- **Source data**:
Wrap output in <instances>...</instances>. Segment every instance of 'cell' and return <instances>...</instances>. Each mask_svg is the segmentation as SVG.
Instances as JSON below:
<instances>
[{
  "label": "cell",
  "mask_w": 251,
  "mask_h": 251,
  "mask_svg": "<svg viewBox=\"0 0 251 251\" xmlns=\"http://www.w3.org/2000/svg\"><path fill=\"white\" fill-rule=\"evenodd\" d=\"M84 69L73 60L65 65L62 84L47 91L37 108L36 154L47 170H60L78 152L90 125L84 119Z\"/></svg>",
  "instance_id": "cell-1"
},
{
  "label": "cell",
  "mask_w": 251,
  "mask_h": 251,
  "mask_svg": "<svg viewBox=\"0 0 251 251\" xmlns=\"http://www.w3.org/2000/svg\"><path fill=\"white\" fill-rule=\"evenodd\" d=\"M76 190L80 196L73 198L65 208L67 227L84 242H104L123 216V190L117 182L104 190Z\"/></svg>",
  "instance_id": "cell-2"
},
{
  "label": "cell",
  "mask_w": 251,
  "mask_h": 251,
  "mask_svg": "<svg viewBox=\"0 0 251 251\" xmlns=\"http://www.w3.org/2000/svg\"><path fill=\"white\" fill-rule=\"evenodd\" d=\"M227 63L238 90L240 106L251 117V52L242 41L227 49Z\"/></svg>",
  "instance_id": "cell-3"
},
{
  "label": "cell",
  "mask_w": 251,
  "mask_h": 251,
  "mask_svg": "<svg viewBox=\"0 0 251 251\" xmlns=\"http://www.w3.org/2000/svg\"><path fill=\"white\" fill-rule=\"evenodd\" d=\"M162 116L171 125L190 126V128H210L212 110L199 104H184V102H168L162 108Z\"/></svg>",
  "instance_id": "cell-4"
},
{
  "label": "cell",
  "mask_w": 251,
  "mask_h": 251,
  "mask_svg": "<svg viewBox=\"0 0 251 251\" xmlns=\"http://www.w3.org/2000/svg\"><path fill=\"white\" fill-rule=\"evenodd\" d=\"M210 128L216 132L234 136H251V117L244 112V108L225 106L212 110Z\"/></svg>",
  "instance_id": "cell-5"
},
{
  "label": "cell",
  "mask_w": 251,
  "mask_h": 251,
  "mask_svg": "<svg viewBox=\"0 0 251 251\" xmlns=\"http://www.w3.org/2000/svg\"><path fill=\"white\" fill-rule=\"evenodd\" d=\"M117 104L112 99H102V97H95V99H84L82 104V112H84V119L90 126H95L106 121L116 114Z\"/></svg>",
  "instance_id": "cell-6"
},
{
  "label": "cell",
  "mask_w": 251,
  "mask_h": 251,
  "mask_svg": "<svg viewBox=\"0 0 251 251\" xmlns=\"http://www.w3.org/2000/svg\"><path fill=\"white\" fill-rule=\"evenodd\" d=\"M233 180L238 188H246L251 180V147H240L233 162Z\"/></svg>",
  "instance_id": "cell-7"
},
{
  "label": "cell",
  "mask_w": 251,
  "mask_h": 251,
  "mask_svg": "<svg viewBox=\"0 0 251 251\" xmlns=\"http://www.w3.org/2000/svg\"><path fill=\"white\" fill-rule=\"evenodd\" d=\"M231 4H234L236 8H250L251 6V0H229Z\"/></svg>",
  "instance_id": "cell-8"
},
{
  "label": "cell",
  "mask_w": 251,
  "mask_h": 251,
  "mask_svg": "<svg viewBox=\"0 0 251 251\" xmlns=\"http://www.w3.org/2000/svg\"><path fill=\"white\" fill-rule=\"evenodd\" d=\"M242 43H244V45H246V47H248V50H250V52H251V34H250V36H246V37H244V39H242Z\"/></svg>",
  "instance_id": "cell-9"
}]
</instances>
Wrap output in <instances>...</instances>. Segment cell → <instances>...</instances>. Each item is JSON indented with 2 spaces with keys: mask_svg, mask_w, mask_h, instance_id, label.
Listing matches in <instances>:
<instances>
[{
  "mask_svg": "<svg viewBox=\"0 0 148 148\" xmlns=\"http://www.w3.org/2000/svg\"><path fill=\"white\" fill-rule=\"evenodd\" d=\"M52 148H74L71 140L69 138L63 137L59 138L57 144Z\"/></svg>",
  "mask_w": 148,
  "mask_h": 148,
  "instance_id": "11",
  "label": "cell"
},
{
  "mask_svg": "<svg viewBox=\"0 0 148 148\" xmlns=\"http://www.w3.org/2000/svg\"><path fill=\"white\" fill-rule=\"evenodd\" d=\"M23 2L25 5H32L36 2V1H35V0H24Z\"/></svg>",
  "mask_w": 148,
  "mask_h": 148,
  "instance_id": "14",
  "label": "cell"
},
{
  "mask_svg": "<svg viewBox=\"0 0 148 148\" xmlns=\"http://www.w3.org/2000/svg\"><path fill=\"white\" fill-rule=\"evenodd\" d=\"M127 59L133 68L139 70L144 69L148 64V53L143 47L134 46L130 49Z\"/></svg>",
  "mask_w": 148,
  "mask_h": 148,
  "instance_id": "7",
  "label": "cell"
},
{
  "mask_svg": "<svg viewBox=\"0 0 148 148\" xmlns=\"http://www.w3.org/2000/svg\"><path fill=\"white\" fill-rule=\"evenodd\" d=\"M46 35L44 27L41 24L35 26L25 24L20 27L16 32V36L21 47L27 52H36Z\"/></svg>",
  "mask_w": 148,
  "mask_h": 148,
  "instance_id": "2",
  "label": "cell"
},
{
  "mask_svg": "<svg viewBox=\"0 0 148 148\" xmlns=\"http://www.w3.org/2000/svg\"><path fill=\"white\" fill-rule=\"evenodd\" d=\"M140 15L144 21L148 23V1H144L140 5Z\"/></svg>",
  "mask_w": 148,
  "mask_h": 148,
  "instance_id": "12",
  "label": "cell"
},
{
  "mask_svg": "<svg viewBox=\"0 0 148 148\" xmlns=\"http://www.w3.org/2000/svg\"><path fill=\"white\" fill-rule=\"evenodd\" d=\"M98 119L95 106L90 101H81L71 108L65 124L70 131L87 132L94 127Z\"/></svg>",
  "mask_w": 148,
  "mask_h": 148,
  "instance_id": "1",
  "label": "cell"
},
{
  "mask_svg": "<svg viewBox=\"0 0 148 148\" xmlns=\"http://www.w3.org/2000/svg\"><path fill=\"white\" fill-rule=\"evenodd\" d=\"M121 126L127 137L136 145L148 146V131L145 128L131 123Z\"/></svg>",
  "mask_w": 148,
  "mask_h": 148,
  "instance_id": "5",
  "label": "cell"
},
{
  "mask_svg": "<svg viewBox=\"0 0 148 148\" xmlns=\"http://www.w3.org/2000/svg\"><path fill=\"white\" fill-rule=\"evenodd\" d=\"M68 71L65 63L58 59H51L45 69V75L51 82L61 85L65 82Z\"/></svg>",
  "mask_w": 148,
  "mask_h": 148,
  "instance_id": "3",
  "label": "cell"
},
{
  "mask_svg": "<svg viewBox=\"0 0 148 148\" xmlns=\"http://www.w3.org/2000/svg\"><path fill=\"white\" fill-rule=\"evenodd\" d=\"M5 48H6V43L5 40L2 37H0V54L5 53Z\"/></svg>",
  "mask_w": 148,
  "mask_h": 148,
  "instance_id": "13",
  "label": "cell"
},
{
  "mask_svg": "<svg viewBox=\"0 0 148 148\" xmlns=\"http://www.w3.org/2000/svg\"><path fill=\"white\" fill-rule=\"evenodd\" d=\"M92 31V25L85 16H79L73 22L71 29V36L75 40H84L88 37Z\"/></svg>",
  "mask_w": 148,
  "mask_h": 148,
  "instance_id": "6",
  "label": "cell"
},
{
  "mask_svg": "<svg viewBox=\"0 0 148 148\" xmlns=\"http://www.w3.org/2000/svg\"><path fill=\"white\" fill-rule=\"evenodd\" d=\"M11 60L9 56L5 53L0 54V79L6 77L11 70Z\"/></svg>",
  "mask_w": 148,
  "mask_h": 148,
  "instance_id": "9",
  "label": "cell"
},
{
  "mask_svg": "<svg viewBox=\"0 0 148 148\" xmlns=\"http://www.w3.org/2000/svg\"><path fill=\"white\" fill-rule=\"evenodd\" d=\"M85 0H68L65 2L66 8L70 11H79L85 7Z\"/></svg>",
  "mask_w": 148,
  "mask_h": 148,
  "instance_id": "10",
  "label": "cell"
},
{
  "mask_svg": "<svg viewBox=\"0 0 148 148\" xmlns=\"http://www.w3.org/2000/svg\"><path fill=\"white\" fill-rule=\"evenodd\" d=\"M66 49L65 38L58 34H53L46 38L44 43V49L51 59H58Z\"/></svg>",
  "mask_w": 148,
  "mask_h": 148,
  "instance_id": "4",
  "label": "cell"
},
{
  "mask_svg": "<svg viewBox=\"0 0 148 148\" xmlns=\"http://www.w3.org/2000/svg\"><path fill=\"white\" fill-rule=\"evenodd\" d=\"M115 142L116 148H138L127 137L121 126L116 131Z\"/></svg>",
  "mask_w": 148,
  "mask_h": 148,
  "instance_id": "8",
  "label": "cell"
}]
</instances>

- **GOAL**:
Render the stretch from the first line of the material through the line containing "69L73 60L65 65L62" as a Markdown table. Use a Row column to number each line and a Line text column to hold the line, and leave out blank lines.

- **COMPLETE OUTPUT**:
| Row | Line text |
|---|---|
| 1 | Wrap output in <instances>...</instances>. Segment every instance of 'cell' and return <instances>...</instances>. Each mask_svg is the segmentation as SVG. |
| 2 | Instances as JSON below: |
| 3 | <instances> |
| 4 | [{ |
| 5 |   "label": "cell", |
| 6 |   "mask_w": 251, |
| 7 |   "mask_h": 251, |
| 8 |   "mask_svg": "<svg viewBox=\"0 0 251 251\" xmlns=\"http://www.w3.org/2000/svg\"><path fill=\"white\" fill-rule=\"evenodd\" d=\"M84 69L73 60L65 65L62 84L47 91L37 108L36 154L47 170H60L78 152L90 125L84 119Z\"/></svg>", |